Pijul for Darcs users

Pijul is mostly a formally correct version of Darcs' theory of patches, as well as a new algorithm for merging changes. Its main innovation compared to Darcs is to use a better data structure for its pristine, allowing for:

  • A sane representation of conflicts: Pijul's pristine is stored in a "conflict-tolerant" data structure. Many patches can be applied to it, and the presence or absence of conflicts are only computed afterwards, by looking at the pristine.

  • Fast algorithms: Pijul's pristine can be seen as a "cache" of applied patches, to which new patches can be applied directly, without having to compute anything on the repository's history.

However, Pijul's pristine format was designed to comply with axioms on a specific set of operations only. As a result, some of darcs' features, such as darcs replace, are not (yet) available.

Better conflicts for everyone

Conflicts are a normal thing in the internal representation of a Pijul repository. Actually, after applying new patches, we even have to compute where the conflicts are.

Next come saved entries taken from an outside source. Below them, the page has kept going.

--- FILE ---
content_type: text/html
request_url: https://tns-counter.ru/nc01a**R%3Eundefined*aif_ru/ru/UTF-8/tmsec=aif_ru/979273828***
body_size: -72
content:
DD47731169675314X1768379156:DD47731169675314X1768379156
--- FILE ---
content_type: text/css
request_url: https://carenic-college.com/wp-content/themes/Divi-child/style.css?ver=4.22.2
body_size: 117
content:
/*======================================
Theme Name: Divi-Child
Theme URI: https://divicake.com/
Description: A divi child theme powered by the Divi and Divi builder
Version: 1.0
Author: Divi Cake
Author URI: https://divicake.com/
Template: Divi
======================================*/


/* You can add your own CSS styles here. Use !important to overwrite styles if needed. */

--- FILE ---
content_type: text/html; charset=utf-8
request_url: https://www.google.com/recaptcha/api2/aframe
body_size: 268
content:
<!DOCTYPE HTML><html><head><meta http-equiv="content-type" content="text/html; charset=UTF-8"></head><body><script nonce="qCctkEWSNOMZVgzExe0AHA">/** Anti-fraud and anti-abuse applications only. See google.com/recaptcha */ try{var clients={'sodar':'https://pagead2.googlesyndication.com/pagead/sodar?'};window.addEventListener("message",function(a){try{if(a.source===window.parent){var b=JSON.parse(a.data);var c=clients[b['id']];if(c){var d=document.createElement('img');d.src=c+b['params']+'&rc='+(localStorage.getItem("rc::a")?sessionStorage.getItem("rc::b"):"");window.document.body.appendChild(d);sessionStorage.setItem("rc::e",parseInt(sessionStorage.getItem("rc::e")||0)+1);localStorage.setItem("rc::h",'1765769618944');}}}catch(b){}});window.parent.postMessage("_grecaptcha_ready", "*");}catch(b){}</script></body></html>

In particular, patches editing sides of a conflict can be applied without resolving the conflict. This guarantees that no information ever gets lost.

This is different from both Git and Darcs:

  • In Git, conflicts are not really handled after they are output to files. For instance, if one commits just after a conflict occurs, git will commit the entire conflict (including markers).

  • In Darcs, conflicts can lead to the exponential merge problem, which might cause it to take several hours to merge even a two-lines patch.